### SET OF TASKS
• a. Return the section of the bible study passage that opens with the words containing "That is some" and closes with "versus external analysis.", copied word for word.
• b. List each number or number range written with digits in the bible study passage.
• c. In the bible study passage, what was Steve's job before he retired?

### EXTRACT TO READ
-- Start --

I’m a member of a men’s bible study group that has been meeting on and off for about 10 years. The group ranges from 15-20 men and at age 51, I’m one of the younger guys in the room usually. This group has given me great opportunity to learn from some pretty well established and worldly men. It’s been an awesome learning experience for me over the years to just sit and listen to these guys share their views on life.

Over the past few weeks, we have started studying a new book. One of the featured chapters talks about our mortality (I know, what a great motivational topic, right?). Most people have been through the exercise that asks a person, “What do you want your obituary to say?” Our groups discussion went a step further. The facilitator, a super smart retired attorney named Steve, said “Okay, you know what you want your obit to say. Now, what do you think others would write if they had to craft your obituary about your life?”

That is some heavy stuff for 6:30 AM on a Monday morning. To be honest, the group struggled with the discussion around this internal versus external analysis.

As things got moving, we started to focus in on the “gap”. That is, what is the “gap” between where you want your life to be and where others probably would say you are today? If we are honest, surely others would say even the best people have things they can improve upon. As our group’s discussion was taking shape and each of us in the room took a personal inventory on this gap question, I started to think about all the different sports focused organizations we work with. Wouldn’t the same gap analysis apply to those entities as it does to an individual person? So, restated...

-- End --

### DATA SUPPLIED
-- Start --

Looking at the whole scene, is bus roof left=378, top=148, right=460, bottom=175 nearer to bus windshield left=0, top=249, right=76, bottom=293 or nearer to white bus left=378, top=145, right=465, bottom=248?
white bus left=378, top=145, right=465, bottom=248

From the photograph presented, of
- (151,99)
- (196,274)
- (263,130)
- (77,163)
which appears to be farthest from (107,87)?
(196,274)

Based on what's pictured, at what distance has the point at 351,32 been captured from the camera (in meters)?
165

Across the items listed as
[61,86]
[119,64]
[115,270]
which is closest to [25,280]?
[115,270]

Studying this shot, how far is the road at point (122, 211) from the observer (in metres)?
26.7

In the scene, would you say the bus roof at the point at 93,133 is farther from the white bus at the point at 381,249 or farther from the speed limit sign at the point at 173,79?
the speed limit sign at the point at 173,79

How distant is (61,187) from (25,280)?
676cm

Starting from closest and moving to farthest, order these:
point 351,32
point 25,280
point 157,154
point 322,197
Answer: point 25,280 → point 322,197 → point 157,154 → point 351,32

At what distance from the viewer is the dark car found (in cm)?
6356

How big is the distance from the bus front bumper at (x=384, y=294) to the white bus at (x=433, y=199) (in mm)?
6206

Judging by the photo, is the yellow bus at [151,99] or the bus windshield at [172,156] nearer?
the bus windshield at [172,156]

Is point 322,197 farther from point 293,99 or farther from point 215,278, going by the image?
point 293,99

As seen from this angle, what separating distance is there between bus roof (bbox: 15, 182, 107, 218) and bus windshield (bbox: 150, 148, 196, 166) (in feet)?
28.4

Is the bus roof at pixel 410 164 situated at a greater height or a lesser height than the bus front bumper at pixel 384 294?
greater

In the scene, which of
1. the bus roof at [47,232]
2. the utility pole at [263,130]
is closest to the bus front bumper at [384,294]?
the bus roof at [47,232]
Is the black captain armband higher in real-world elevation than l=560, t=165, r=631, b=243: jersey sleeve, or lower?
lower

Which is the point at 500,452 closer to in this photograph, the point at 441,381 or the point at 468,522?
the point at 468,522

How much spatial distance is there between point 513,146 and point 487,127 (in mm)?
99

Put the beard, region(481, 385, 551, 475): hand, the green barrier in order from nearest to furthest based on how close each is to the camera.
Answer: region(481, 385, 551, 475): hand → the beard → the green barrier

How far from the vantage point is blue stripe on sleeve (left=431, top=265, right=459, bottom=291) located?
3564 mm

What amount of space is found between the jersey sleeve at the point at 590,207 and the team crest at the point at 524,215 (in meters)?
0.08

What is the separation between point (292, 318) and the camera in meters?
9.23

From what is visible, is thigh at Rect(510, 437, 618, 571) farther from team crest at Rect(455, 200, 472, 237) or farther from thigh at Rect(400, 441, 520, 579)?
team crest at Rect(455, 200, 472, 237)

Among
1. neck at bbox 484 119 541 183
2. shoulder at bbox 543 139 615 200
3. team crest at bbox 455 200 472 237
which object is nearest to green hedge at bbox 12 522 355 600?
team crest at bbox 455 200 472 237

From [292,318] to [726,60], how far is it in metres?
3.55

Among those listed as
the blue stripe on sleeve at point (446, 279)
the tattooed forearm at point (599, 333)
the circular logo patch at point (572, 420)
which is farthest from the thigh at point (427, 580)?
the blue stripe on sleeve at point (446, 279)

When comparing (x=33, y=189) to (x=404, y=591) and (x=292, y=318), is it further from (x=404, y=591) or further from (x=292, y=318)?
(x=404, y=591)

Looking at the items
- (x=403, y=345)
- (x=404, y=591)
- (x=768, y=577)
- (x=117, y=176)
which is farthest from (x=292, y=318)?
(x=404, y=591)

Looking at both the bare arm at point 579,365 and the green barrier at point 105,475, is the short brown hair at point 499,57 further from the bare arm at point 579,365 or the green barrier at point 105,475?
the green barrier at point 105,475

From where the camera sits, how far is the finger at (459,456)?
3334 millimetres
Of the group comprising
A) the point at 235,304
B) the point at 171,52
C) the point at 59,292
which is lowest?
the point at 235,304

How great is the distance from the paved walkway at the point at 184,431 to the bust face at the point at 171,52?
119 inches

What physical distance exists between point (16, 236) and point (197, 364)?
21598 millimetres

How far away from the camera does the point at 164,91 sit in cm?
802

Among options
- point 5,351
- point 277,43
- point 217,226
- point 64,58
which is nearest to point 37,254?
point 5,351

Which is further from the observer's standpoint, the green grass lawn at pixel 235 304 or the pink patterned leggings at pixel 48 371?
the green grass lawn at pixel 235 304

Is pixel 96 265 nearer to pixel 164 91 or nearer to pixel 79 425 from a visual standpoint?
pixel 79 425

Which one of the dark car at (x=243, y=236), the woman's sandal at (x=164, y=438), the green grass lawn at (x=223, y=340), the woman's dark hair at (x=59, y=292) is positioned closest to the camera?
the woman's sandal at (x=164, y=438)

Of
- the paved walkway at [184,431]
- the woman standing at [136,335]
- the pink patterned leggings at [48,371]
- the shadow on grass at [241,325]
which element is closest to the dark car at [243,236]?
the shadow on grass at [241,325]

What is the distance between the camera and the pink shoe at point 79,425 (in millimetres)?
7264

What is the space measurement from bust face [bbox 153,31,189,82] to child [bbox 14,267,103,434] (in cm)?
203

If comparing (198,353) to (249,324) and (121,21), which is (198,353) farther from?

-- End --

### THE ANSWERS
• a.
That is some heavy stuff for 6:30 AM on a Monday morning. To be honest, the group struggled with the discussion around this internal versus external analysis.

• b.
10
15-20
51
6:30

• c. He was an attorney.